At the beach, warning flags are posted near lifeguard areas to give beach goers an indication of what to expect when going in the ocean. For example, green: low hazard, calm conditions; yellow: medium hazard, moderate surf and/or currents; red: high hazard, high surf and/or strong currents; red over red (two red flags): beach closed to public; purple: marine life present.
There are no color coded flags to indicate when your child needs help.
On my first trip to the beach the green flag was out, and my two girlfriends and I were all greased up and on our chairs having a good old time. It was early in the season, so the beach was not crowded.
Children built sand castles, teens ran races and young adults played beach games. Just down from us was a family enjoying the shade being provided by their canopy.
The fun sound from the ice cream truck drowned out our radio, but only for a moment. Yes, life is good at the beach.
Both of my friends were napping when I spotted an older boy about 100 yards down the beach struggling with a boogie board. He would stand up and get his footing just long enough for a wave to crash into him and knock him down. This happened again and again and it was only when I stood up that my girlfriends noticed the older boy.
I was frightened for this kid as I noticed he had a visible disability. As I started to head his way I saw a gentleman (apparently his father) go over to help him. It was obvious the boy did not want his father’s help. He was determined to ride that boogie board all on his own. But, time and time again the boy was unable to stay on the board. He finally gave up and let his dad help him. And, I was able to breathe easier.
Fast forward a month. I’m back at the beach. Yes, I am thankful and grateful the Lord has provided resources for a second trip to the beach during the same season. This time the young boy on the boogie board is my 13 year-old grandson. He is riding the waves with his younger brother and having the time of his life. Oh, did I say the purple flags are flying high.
I’m having flash backs from my last trip as I see his boogie board crashing on the beach and I see my daughter’s first born trying to run out of the water only to have wave after wave throw him down. When he finally makes it to shore, he is doing the unhappy dance and yelling like a banshee (look it up). It seems the purple flags were right—marine life.
Here’s when Google comes in handy when you have been stung by a jellyfish and you need a remedy, problem is they don’t sell white vinegar at the beach.
Mama bear to the rescue. Google says scrape the site, wash it with salt water if there is no vinegar and ice it to help the pain. Step two is aborted because said child (excuse me, young teen) is having no part in getting back in the ocean (hence salt water).
It’s funny now. And I have to laugh while I’m recalling the whole event. But, it was not funny to him when it happened. So now my chair under the umbrella is occupied by the teenager with the numb leg.

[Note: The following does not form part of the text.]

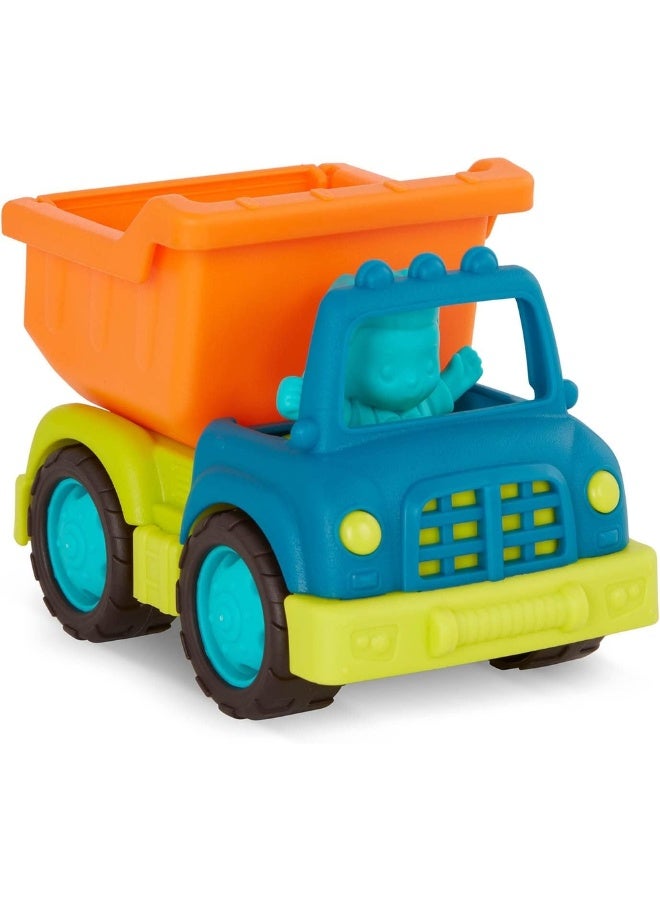 B. Toys B.toys - Mini Toy Dump Set 2 Trucks & Intside Driver - BX2238Z - Image 3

I can say now that this young man is beginning to show signs of maturity. With one hand on the ice bag and the other one rubbing his head he says, “Nanna Net, even though I’m being still and I’m not screaming anymore, I’m still in pain. It really hurts.”
Psalm 46:10 says, “Be still and know that I am God.”
Just as the older boy’s father came to his rescue and helped him ride the waves. And just as mama bear took care of her son and helped him through the pain, I am reminded of our Heavenly Father and how He is there for us. When the waves of life come crashing down, when we are tired of trying to do it on our own, and when we are in tremendous pain, as children of God, we can be assured that He’ll rescue us.
We don’t need to scream like a banshee. He knows our pain.